That’s because when “a country represents a bigger credit risk, the creditors will demand to be compensated with higher interest rates,” said Johnson, a member of CNBC’s Financial Advisor council.
‘Downgrades can raise borrowing costs over time’
Americans struggling to keep up with sky-high interest charges aren’t likely to get much relief any time soon amid Moody’s downgrade.
“Economic uncertainty, especially regarding tariff policy, has the Fed — and a lot of businesses — on hold,” said Ted Rossman, a senior industry analyst at Bankrate.
Atlanta Fed President Raphael Bostic said on CNBC’s “Squawk Box” Monday that he now sees only one rate cut this year as the central bank tries to balance inflationary pressures with worries of a potential recession. Federal Reserve Chair Jerome Powell also recently noted that tariffs may slow growth and boost inflation, making it harder to lower the central bank’s benchmark as previously expected.
Douglas Boneparth, another CFP and the president of Bone Fide Wealth in New York, agreed that the downgrade could translate to higher interest rates on consumer loans.
“Downgrades can raise borrowing costs over time,” said Boneparth, who is also on CNBC’s FA council.
“Think higher rates on mortgages, credit cards, and personal loans, especially if confidence in U.S. credit weakens further,” he said.
Which consumer loans could see higher rates
Some loans could see more direct impacts because their rates are tied to bond prices.

Directive A - According to the article on the credit downgrade, how many rate cuts does Raphael Bostic now expect this year?
Directive B - Transcribe the part of the article on the credit downgrade between "That’s because when" and "analyst at Bankrate.", inclusive.
Work only from the article on the credit downgrade.

Source records
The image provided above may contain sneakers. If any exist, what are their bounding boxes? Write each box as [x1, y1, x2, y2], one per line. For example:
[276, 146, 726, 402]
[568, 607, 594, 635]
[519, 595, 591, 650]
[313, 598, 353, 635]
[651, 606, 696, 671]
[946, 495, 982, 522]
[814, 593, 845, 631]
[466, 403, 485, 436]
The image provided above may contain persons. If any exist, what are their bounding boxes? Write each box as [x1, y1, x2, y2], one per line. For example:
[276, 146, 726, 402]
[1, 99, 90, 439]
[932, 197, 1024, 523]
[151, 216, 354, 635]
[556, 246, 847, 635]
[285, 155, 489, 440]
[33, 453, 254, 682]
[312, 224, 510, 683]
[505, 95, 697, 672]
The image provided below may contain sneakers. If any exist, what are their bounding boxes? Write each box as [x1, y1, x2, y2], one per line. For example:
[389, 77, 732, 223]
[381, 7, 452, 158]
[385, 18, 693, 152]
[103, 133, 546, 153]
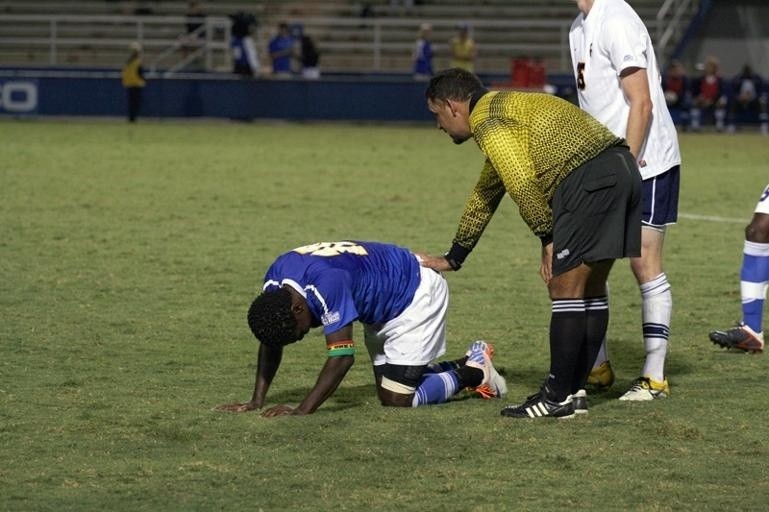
[466, 340, 495, 392]
[465, 348, 508, 400]
[618, 375, 670, 402]
[527, 389, 588, 415]
[500, 391, 576, 420]
[584, 361, 615, 390]
[708, 322, 764, 353]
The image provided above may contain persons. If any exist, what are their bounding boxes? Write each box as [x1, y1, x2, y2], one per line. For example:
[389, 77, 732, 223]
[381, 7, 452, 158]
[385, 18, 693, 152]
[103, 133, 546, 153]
[413, 67, 642, 421]
[710, 184, 769, 355]
[450, 23, 477, 74]
[122, 42, 153, 122]
[411, 21, 436, 82]
[663, 58, 769, 134]
[229, 9, 319, 79]
[211, 240, 508, 420]
[183, 2, 207, 64]
[568, 0, 682, 402]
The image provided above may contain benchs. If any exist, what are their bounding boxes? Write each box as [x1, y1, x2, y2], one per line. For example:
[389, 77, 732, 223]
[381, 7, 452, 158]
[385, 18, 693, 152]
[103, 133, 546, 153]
[0, 0, 692, 77]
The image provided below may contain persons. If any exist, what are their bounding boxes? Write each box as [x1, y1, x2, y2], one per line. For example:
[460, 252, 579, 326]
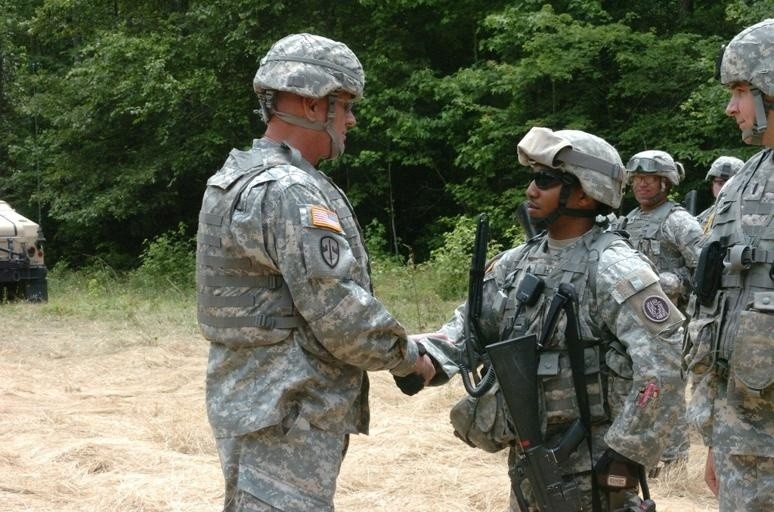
[700, 18, 774, 510]
[688, 156, 747, 443]
[610, 149, 707, 480]
[193, 33, 450, 511]
[394, 126, 685, 510]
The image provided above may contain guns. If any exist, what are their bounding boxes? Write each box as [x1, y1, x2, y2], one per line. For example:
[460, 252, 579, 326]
[486, 334, 588, 510]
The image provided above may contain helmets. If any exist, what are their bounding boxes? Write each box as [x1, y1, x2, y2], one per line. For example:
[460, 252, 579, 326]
[704, 156, 744, 181]
[529, 132, 624, 210]
[720, 18, 773, 93]
[627, 151, 680, 185]
[253, 34, 365, 100]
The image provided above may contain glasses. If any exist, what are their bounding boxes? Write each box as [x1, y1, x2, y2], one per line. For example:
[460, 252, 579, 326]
[527, 170, 564, 190]
[627, 158, 674, 172]
[631, 175, 659, 183]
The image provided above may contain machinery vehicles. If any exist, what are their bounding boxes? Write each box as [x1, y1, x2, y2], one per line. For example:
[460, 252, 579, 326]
[0, 197, 52, 305]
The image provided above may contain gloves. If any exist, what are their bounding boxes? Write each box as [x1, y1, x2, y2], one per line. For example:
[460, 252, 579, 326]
[592, 449, 640, 493]
[393, 342, 426, 397]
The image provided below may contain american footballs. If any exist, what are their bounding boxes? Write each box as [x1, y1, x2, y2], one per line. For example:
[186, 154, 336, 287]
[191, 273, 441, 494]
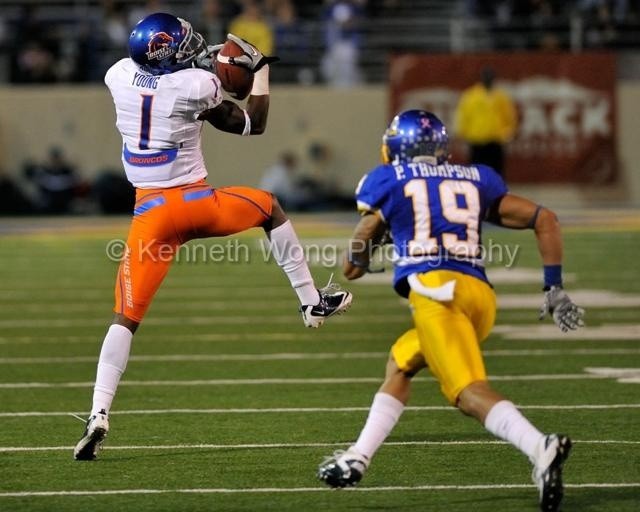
[217, 39, 253, 101]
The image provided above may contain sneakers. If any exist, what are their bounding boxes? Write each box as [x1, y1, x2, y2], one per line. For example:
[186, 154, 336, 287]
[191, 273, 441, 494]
[317, 446, 368, 488]
[531, 434, 572, 512]
[74, 409, 110, 459]
[298, 283, 352, 329]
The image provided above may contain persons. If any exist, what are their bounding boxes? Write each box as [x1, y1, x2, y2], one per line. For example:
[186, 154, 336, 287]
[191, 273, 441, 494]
[254, 147, 319, 211]
[73, 13, 357, 465]
[68, 182, 105, 216]
[451, 65, 520, 181]
[297, 139, 362, 209]
[36, 144, 80, 214]
[313, 102, 592, 508]
[11, 1, 640, 81]
[17, 161, 50, 216]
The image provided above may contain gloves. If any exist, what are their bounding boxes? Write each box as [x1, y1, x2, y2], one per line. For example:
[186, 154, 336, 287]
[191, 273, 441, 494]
[539, 285, 585, 332]
[191, 44, 224, 69]
[227, 33, 279, 72]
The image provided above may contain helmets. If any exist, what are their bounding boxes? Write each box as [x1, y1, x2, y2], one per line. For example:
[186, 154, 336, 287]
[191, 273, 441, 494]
[381, 108, 449, 167]
[127, 12, 208, 69]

Exercise result A - Only one rate cut.

Exercise result B -
That’s because when “a country represents a bigger credit risk, the creditors will demand to be compensated with higher interest rates,” said Johnson, a member of CNBC’s Financial Advisor council.
‘Downgrades can raise borrowing costs over time’
Americans struggling to keep up with sky-high interest charges aren’t likely to get much relief any time soon amid Moody’s downgrade.
“Economic uncertainty, especially regarding tariff policy, has the Fed — and a lot of businesses — on hold,” said Ted Rossman, a senior industry analyst at Bankrate.